Heilmittelfälschungen und illegaler Handel

Der Handel mit gefälschten Heilmitteln nimmt weltweit zu und stellt eine Gefahr für die Gesundheit dar. Die Bekämpfung der Heilmittelfälschungen erfordert ein international koordiniertes Vorgehen.

Weltweit nimmt der Handel mit gefälschten Heilmitteln zu. Die Gewinne aus diesem illegalen Handel sind hoch, und das Risiko einer strafrechtlichen Verfolgung ist derzeit gering, weil der Handel mit solchen Produkten oft grenzüberschreitend über das Internet abgewickelt wird. Auch die Schweiz ist von illegalen Arzneimittelimporten betroffen. Jedes Jahr gelangen schätzungsweise rund 20 000 illegale Sendungen in die Schweiz.

Gefälschte und illegal verkaufte Medikamente und Medizinprodukte bergen grosse Risiken für die Gesundheit. Gefälschte Arzneimittel enthalten nicht immer die richtigen Inhaltsstoffe in der korrekten Dosierung. Sie können den Genesungsprozess verzögern oder gar verunmöglichen. Zudem können Verunreinigungen oder nicht deklarierte Inhaltsstoffe zusätzliche Beschwerden oder sogar Vergiftungserscheinungen auslösen.

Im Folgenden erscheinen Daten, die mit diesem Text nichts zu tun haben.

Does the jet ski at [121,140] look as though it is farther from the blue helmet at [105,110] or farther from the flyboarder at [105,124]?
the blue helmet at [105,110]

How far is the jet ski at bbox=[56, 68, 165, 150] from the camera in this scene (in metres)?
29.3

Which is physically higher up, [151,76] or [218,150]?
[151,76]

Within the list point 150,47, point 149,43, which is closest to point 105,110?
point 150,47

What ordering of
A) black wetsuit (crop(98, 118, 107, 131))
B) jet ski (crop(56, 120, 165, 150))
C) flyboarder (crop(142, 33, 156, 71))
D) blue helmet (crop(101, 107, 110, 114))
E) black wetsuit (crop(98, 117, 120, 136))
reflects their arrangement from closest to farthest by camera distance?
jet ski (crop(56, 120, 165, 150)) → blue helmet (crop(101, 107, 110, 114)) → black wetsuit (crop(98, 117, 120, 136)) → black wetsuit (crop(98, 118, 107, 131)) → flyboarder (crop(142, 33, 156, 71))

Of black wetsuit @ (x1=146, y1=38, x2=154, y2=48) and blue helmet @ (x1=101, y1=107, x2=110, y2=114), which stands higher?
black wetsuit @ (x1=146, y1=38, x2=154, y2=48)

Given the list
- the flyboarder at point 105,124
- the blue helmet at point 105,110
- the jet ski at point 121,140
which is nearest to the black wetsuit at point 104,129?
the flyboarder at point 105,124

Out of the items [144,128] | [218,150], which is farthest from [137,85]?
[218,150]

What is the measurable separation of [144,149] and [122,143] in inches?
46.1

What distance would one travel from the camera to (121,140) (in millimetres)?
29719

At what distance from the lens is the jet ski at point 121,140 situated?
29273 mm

Bekämpfung von Heilmittelfälschungen

Die Bekämpfung von Arzneimittel- und Medizinproduktefälschungen erfordert ein international koordiniertes Vorgehen.

Die Medicrime-Konvention des Europarates (SEV Nr. 211) ist das erste internationale Übereinkommen, das die Unterbindung des illegalen Heilmittelhandels zum Ziel hat. Die Vertragsstaaten, darunter die Schweiz, verpflichten sich unter anderem, die Straftatbestände für Herstellung, Angebot und Handel mit gefälschten Heilmitteln zu erweitern. Die Konvention regelt zudem die nationale und internationale Zusammenarbeit der betroffenen Behörden. Die Schweiz hat die Konvention am 28. Oktober 2011 unterzeichnet. Am 29. September 2017 hat das Parlament die Vorlage zur Genehmigung und Umsetzung der Medicrime-Konvention in der Schweiz angenommen. Da die Referendumsfrist am 18. Januar 2018 abgelaufen ist, kann die Schweiz nun die Ratifikationsurkunden hinterlegen.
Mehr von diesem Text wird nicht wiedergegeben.